Debemos continuar orando y esperando en el Señor, hasta que se escuche el sonido de una poderosa lluvia. No hay razón para no pedir cosas grandes, pues, sin duda, las recibiremos si pedimos con fe y tenemos el valor de esperar con perseverancia paciente. Mientras tanto, debemos hacer aquello que está a nuestro alcance, confiando en que Dios hará lo que solo Él puede hacer. No podemos crear la electricidad, pero podemos tender los cables por donde ella correrá y cumplirá su propósito. De la misma manera, no podemos controlar al Espíritu, pero podemos posicionarnos delante del Señor de tal forma que Él nos alcance.

Cuando seguimos fielmente los mandamientos de Dios, incluso ante los obstáculos, ponemos nuestra vida en armonía con el poder y el soplo del Espíritu Santo. Dios actúa en respuesta a la obediencia y la confianza, y mientras esperamos en Él, nuestro corazón y acciones se alinean con Su plan eterno. La espera no es pasiva; es una demostración de fe viva, que se manifiesta tanto en la oración como en acciones prácticas.

Así que, mantén tu fe firme y tu disposición a obedecer. Haz todo lo que Dios te ha llamado a hacer, confiando en que Su fuerza vendrá en el momento oportuno. Como el viento poderoso que mueve las aguas, el Espíritu de Dios sopla sobre aquellos que se colocan en sumisión fiel a Él. Y entonces, aquello que parecía imposible se convierte en una realidad, realizada por el poder de Dios en tu vida. -Adaptado de Lettie B. Cowman. Hasta mañana, si el Señor nos lo permite.

Ora conmigo: Querido Dios, ayúdame a esperar en Ti con fe viva y perseverancia paciente. Enséñame a orar con confianza, pidiendo aquello que es grande, sin dudar de que Tú escucharás y actuarás en el momento adecuado. Que yo haga mi parte, preparando mi vida para ser un canal por donde Tu Espíritu pueda moverse, confiando en que lo que está más allá de mi alcance está en Tus poderosas manos.

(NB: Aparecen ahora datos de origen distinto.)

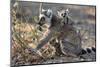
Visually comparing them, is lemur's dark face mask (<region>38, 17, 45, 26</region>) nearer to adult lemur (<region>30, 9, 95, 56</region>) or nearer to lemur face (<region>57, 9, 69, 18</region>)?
adult lemur (<region>30, 9, 95, 56</region>)

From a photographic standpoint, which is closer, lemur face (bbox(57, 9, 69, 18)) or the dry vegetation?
the dry vegetation

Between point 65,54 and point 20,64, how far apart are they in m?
0.58

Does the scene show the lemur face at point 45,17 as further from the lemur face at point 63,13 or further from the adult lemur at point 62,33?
the lemur face at point 63,13

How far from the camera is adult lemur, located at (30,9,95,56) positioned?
242cm

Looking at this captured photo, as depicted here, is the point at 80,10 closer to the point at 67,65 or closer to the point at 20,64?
the point at 67,65

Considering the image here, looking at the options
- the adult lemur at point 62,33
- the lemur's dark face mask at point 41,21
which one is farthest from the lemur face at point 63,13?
the lemur's dark face mask at point 41,21

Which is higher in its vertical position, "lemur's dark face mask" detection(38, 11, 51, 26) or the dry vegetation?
"lemur's dark face mask" detection(38, 11, 51, 26)

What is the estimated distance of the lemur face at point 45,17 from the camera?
2.41 meters

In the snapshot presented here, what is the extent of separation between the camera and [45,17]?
243cm

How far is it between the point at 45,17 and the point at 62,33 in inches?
11.6

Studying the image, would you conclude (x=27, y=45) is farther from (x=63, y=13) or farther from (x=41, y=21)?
(x=63, y=13)

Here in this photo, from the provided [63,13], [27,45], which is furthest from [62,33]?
[27,45]

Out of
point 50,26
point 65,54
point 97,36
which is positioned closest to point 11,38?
point 50,26

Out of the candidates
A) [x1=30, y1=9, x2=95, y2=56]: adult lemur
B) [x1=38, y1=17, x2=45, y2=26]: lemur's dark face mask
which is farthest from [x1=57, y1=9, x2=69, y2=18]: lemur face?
[x1=38, y1=17, x2=45, y2=26]: lemur's dark face mask
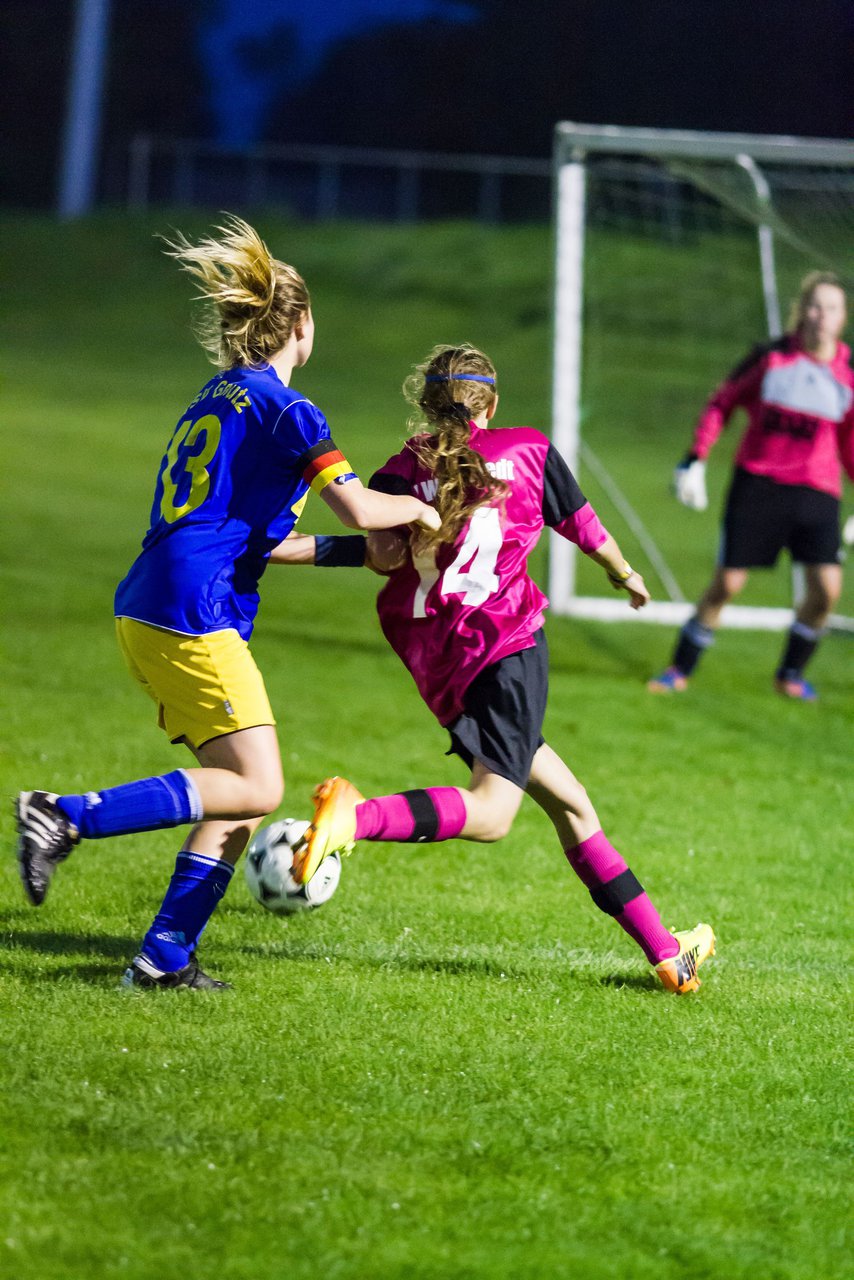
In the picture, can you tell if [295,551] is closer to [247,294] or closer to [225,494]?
[225,494]

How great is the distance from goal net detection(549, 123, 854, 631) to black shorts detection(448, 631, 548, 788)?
5.71m

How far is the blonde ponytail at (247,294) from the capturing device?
12.7 ft

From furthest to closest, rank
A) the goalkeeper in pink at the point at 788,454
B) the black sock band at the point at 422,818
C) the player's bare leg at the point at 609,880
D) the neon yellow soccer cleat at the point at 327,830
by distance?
the goalkeeper in pink at the point at 788,454 → the player's bare leg at the point at 609,880 → the black sock band at the point at 422,818 → the neon yellow soccer cleat at the point at 327,830

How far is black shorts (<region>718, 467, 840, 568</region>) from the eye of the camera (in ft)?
29.0

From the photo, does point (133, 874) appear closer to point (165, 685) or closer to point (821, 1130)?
point (165, 685)

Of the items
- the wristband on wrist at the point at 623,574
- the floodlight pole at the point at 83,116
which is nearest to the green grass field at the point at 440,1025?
the wristband on wrist at the point at 623,574

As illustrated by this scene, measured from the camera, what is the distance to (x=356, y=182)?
126ft

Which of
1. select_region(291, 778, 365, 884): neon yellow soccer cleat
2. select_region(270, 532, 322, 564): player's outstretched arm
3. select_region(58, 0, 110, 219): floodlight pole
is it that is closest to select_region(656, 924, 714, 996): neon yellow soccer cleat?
select_region(291, 778, 365, 884): neon yellow soccer cleat

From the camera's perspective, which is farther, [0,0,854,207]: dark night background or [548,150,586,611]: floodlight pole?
[0,0,854,207]: dark night background

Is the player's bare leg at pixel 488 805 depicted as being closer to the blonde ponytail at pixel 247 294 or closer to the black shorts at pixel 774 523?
the blonde ponytail at pixel 247 294

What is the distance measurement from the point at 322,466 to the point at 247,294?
48 cm

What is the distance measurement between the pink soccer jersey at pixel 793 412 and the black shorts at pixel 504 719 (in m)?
5.12

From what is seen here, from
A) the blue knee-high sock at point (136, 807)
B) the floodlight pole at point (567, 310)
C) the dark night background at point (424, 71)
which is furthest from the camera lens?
the dark night background at point (424, 71)

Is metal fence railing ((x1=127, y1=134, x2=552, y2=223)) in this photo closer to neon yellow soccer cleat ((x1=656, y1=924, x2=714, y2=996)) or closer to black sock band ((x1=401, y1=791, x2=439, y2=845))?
neon yellow soccer cleat ((x1=656, y1=924, x2=714, y2=996))
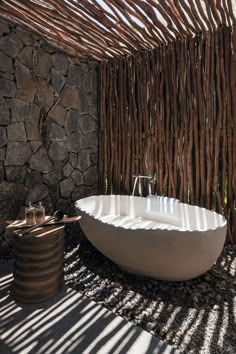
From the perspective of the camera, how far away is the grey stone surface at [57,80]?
293 cm

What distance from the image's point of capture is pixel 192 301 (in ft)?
5.98

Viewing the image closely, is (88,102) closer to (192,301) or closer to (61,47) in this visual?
(61,47)

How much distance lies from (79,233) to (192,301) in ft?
5.61

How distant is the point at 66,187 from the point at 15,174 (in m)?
0.71

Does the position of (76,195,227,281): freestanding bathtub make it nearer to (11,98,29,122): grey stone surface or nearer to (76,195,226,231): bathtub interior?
(76,195,226,231): bathtub interior

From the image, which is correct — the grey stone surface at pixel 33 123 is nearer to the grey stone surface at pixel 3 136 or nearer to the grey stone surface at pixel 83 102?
the grey stone surface at pixel 3 136

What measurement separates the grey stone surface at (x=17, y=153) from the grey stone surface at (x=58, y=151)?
295 millimetres

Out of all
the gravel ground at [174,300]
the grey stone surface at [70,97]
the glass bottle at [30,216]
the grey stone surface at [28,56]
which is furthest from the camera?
the grey stone surface at [70,97]

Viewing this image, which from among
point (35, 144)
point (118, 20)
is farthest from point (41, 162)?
point (118, 20)

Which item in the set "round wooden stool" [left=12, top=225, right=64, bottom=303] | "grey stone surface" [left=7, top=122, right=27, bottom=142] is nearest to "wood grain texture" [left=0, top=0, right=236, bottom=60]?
"grey stone surface" [left=7, top=122, right=27, bottom=142]

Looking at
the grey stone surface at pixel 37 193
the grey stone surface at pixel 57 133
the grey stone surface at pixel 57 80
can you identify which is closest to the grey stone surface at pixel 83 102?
the grey stone surface at pixel 57 80

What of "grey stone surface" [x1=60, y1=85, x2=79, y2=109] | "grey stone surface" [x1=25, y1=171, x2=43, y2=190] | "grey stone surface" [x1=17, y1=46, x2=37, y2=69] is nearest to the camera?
"grey stone surface" [x1=17, y1=46, x2=37, y2=69]

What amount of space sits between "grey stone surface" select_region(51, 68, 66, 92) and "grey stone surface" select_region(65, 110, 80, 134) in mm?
313

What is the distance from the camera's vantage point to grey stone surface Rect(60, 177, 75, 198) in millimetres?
3100
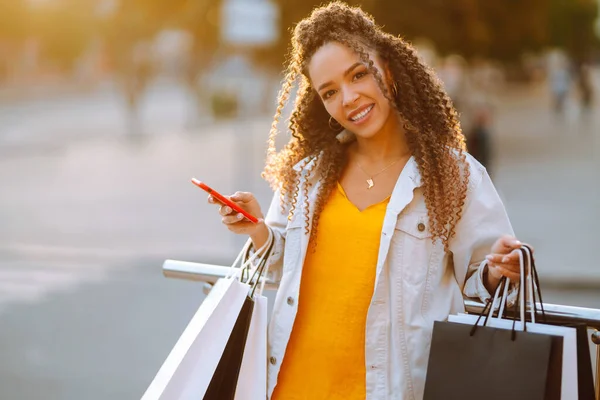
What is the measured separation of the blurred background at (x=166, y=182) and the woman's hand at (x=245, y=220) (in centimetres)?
93

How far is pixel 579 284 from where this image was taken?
8.76 metres

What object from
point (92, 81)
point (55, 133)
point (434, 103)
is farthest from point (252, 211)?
point (92, 81)

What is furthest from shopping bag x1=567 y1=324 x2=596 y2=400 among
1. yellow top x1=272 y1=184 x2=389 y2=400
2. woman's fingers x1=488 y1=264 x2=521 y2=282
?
yellow top x1=272 y1=184 x2=389 y2=400

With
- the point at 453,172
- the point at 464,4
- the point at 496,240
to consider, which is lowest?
the point at 496,240

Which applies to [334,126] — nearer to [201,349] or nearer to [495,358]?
[201,349]

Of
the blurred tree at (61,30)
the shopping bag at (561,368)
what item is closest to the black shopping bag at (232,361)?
the shopping bag at (561,368)

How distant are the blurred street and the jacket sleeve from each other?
160 inches

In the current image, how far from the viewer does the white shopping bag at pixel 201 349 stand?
2.21 metres

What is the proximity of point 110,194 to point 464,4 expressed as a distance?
8.34m

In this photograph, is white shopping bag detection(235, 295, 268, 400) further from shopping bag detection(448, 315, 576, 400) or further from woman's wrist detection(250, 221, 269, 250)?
shopping bag detection(448, 315, 576, 400)

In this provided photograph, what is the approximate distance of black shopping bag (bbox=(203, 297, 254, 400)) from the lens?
2316 mm

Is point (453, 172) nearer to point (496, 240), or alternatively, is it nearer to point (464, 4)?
point (496, 240)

Padre mío, hoy te pido que alinees mi corazón y mis acciones con Tu plan eterno. Dame fuerza para seguir fielmente Tus mandamientos, incluso ante los obstáculos, y para mantener mi confianza firme mientras espero Tu intervención. Que mi fe no sea pasiva, sino un testimonio activo de obediencia y confianza en Tu Palabra, segura de que Tu fuerza vendrá en el tiempo perfecto.

Oh, Santísimo Dios, te adoro y te alabo por el poder transformador de Tu Espíritu Santo. Gracias por hacer que lo imposible suceda en la vida de quienes se colocan en sumisión fiel a Ti. Que mi vida sea un reflejo de Tu voluntad y que, al confiar en Ti, yo vea Tu poder realizar aquello que supera mis fuerzas y expectativas. Tu amado Hijo es mi eterno Príncipe y Salvador. Tu poderosa Ley me guía en los días buenos y malos. Tus hermosos mandamientos solo me traen contentamiento. Oro en el precioso nombre de Jesús, amén.